[Document passage]
# Line braiding?



## DBStoots (Jul 9, 2011)

Check with Custom Splice. They have all kinds of products and will do custom work. www.customsplice.com


----------



## FlyBy (Jul 12, 2013)

If you mean splicing, it's pretty easy to do.


----------



## lemaymiami (Feb 9, 2007)

Here’s my bible when comes to knots, splices, etc in every situation. It ‘s a small book meant to be in every seaman’s Seanad, copyright 1945...

HANDBOOK OF KNOTS by Raoul Graumont
Cornell Maritime Press

I imagine you can find a used copy on Amazon for small money. I was able to teach myself every splice I needed to know for all of my boats over the years...

Hope this helps


----------



## crazybeard (Jun 20, 2014)

I read up on in a few years back, I think I'd need a tool for it and then of course the time. Last time the guy charged $20 cash which I thought was very fair and being that I don't have much spare time with everything I have going on, I'm hoping I could find someone else that would do it reasonably for this one thing. I should have just kept the anchor setup from my dolphin when I sold it, but I guess I was too generous in getting rid of stuff.


----------



## PeteS (Dec 30, 2016)

I was a boatswain mate in the Navy so it is easy for me to say but line splicing is really very easy until you get to the braided lines, but if you have the time and tools braided line is simple also


----------



## krash (Jan 9, 2007)

Try West Marine... I have seen guys in the main FTL store doing it in the back benches behind the bulk line.


----------



## JC Designs (Apr 5, 2020)

PeteS said:


> I was a boatswain mate in the Navy so it is easy for me to say but line splicing is really very easy until you get to the braided lines, but if you have the time and tools braided line is simple also


Especially fun when you get to solid core double braid!


----------



## crazybeard (Jun 20, 2014)

krash said:


> Try West Marine... I have seen guys in the main FTL store doing it in the back benches behind the bulk line.

Items in a dataset

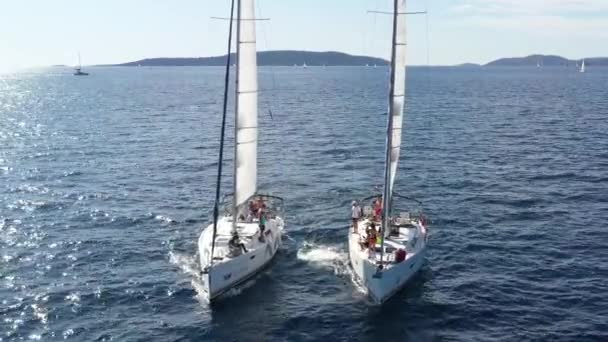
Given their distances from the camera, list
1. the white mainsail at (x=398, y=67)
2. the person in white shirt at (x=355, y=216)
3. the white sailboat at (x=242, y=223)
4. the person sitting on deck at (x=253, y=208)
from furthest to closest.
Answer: the person sitting on deck at (x=253, y=208) → the person in white shirt at (x=355, y=216) → the white sailboat at (x=242, y=223) → the white mainsail at (x=398, y=67)

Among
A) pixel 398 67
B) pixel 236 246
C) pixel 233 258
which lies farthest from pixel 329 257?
pixel 398 67

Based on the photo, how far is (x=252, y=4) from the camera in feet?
120

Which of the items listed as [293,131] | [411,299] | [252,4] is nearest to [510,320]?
[411,299]

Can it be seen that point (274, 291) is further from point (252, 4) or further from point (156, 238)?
point (252, 4)

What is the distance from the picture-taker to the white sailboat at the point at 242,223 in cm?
3472

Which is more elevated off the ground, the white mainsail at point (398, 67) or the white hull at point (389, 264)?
the white mainsail at point (398, 67)

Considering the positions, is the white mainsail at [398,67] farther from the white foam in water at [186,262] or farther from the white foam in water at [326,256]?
the white foam in water at [186,262]

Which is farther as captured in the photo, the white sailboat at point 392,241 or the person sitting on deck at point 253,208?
the person sitting on deck at point 253,208

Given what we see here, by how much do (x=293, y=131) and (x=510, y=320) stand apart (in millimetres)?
65258

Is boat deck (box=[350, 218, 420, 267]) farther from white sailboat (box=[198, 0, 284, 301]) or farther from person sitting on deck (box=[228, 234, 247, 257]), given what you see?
person sitting on deck (box=[228, 234, 247, 257])

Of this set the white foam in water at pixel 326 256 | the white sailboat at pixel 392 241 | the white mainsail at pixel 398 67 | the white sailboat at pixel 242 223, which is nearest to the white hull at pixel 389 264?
the white sailboat at pixel 392 241

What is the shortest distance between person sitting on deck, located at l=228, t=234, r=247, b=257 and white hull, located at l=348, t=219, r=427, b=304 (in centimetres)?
675

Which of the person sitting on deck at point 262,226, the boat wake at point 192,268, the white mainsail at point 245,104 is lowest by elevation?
the boat wake at point 192,268

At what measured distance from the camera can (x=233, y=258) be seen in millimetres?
35062
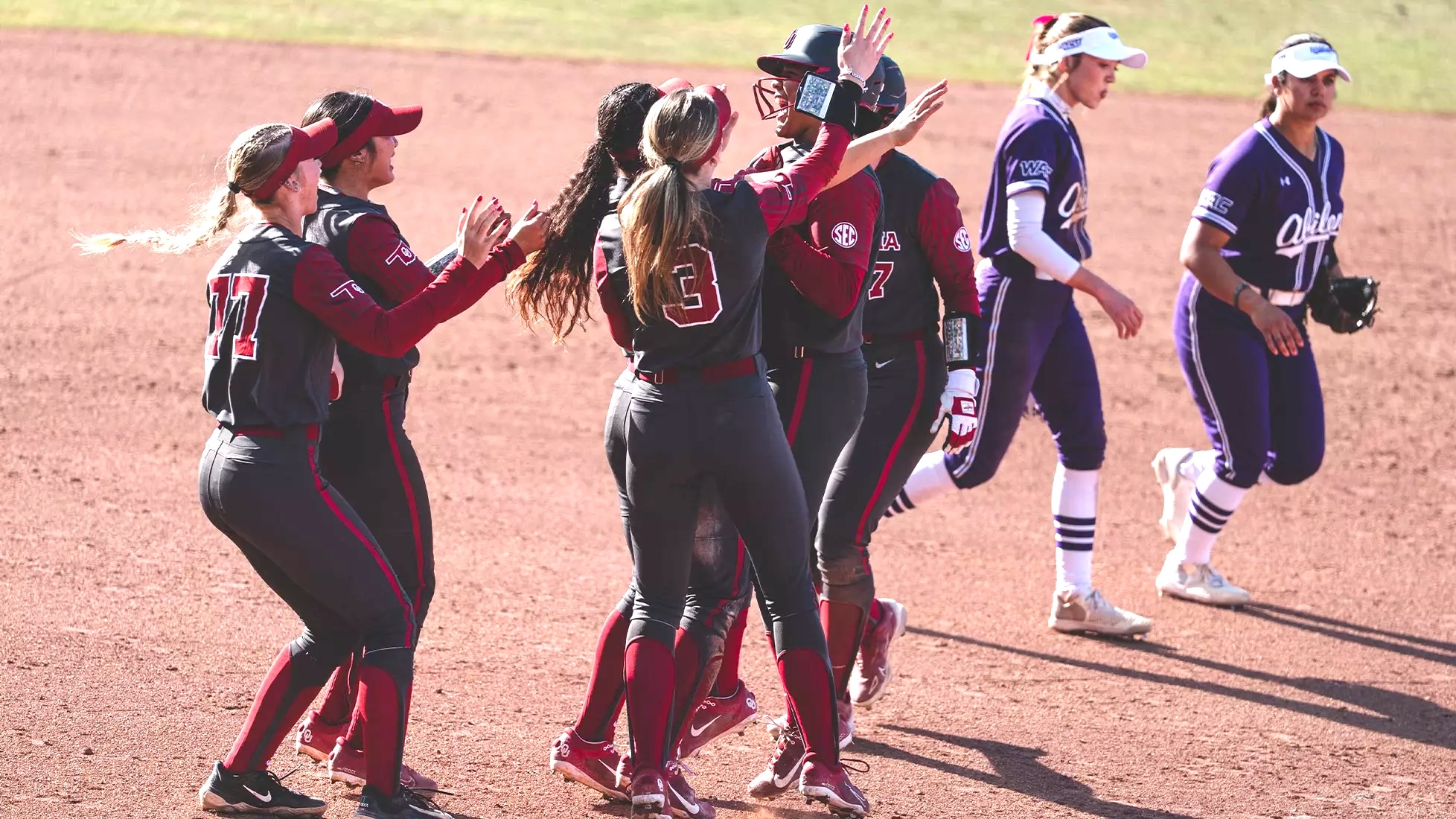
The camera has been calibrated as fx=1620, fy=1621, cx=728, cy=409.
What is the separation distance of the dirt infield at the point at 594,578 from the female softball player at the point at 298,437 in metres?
0.39

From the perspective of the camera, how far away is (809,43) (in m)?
4.39

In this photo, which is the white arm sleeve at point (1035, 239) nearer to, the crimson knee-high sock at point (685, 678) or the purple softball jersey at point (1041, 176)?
the purple softball jersey at point (1041, 176)

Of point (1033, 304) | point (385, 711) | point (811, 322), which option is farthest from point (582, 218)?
point (1033, 304)

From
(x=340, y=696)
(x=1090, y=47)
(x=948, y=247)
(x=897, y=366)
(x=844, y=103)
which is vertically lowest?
(x=340, y=696)

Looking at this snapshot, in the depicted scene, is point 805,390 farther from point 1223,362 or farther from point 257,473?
point 1223,362

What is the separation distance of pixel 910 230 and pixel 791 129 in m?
0.58

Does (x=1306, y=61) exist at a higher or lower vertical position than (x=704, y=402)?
higher

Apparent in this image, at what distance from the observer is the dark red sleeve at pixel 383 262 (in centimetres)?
406

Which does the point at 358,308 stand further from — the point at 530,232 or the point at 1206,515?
the point at 1206,515

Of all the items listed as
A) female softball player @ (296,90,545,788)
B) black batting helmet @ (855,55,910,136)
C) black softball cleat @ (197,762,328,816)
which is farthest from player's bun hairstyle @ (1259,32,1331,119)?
black softball cleat @ (197,762,328,816)

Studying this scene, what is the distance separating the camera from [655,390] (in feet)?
12.8

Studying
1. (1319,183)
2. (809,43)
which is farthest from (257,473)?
Answer: (1319,183)

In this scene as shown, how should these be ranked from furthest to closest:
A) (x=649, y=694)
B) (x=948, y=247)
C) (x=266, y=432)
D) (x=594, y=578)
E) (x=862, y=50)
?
1. (x=594, y=578)
2. (x=948, y=247)
3. (x=862, y=50)
4. (x=649, y=694)
5. (x=266, y=432)

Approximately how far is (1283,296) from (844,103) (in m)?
2.85
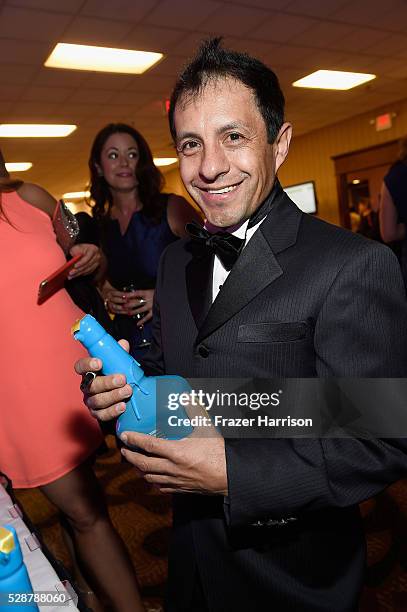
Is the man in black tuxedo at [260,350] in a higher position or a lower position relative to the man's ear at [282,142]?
lower

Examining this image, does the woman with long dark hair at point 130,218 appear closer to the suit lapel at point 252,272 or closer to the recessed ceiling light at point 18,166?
the suit lapel at point 252,272

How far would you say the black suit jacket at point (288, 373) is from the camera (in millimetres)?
854

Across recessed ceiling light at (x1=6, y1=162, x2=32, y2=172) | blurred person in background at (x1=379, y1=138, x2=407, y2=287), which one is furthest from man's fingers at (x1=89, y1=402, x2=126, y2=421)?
recessed ceiling light at (x1=6, y1=162, x2=32, y2=172)

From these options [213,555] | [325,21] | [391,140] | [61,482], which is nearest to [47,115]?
[325,21]

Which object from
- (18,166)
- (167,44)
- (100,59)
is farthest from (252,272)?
(18,166)

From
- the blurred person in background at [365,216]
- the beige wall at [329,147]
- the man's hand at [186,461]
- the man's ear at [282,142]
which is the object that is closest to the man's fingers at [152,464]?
the man's hand at [186,461]

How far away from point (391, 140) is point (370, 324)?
944 cm

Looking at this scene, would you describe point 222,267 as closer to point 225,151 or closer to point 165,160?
point 225,151

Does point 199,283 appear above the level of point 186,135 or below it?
below

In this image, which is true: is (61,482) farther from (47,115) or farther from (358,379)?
(47,115)

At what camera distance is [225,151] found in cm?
106

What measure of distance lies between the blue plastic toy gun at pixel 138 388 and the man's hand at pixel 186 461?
0.03 metres

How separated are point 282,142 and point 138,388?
64cm

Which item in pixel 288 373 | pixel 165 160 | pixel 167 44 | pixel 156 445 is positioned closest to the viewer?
pixel 156 445
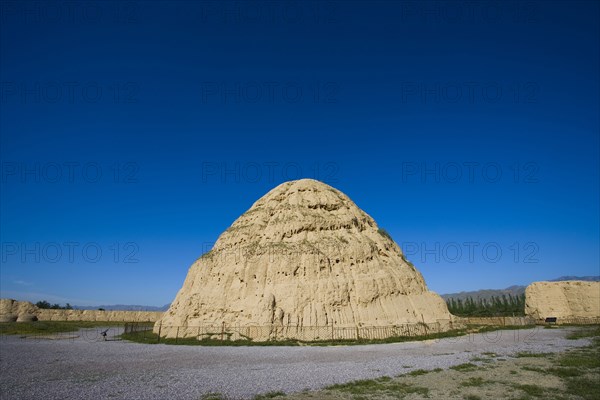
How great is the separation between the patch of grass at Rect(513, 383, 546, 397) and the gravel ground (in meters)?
5.42

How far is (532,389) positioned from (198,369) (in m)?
15.5

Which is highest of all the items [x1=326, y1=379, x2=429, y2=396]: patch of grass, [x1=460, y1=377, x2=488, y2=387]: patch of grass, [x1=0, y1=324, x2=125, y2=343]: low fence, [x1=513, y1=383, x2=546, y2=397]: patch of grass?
[x1=0, y1=324, x2=125, y2=343]: low fence

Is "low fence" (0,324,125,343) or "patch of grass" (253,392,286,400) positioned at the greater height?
"low fence" (0,324,125,343)

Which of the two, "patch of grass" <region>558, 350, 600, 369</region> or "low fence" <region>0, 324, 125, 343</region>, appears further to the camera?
"low fence" <region>0, 324, 125, 343</region>

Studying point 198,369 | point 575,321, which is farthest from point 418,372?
point 575,321

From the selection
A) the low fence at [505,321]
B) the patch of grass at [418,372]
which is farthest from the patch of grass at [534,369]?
the low fence at [505,321]

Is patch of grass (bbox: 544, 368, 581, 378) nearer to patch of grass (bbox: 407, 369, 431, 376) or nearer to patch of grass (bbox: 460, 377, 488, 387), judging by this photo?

[Task requirements]
A. In the line braiding thread, how much did the last person who did the work charge crazybeard?
B. Continue the line braiding thread from its last post.

[Outputs by task]
A. $20 cash.

B.
Thanks for the idea. Unfortunately that's actually where the guy I knew was, at the WM in Ft Myers. He's not there and the guys there said no one at the other stores do it either. Maybe I'll post a gig on cragislist or FB marine group now that I think of it...


----------



## firecat1981 (Nov 27, 2007)

So just wondering, is stitched loops a thing in the marine world? A lot of our life safety ropes now come with a bight stitched in and covered with shrink tubing. It sounds crazy, but the rope is just side by side and literally stitched with a large sewing machine. Its supposedly super reliable and less strength loss then a knot.


----------



## crazybeard (Jun 20, 2014)

firecat1981 said:


> So just wondering, is stitched loops a thing in the marine world? A lot of our life safety ropes now come with a bight stitched in and covered with shrink tubing. It sounds crazy, but the rope is just side by side and literally stitched with a large sewing machine. Its supposedly super reliable and less strength loss then a knot.


I've seen a couple things like that but not in the marine world. Doesn't mean they don't exist as I am no pro. I would be a bit concerned though. Depending on the setup you're wanting a few thousand lbs or more of holding strength. What are they rated for in your scenario?


----------



## firecat1981 (Nov 27, 2007)

Ours have a 15 to 1 safety factor assuming each guy is 300lbs with gear. So minimum breaking strength is 4500lbs.


----------



## lemaymiami (Feb 9, 2007)

If you have to have the rope work done... I'd make a point of checking out older, established marine hardware stores to see it any of them can provide a referral. Another good possibility are boat yards that cater to do-it-yourself boaters (sailboats and such) since there are always skilled guys in and out of those kinds of places that will do almost any kind of salty craft work to generate a bit of income...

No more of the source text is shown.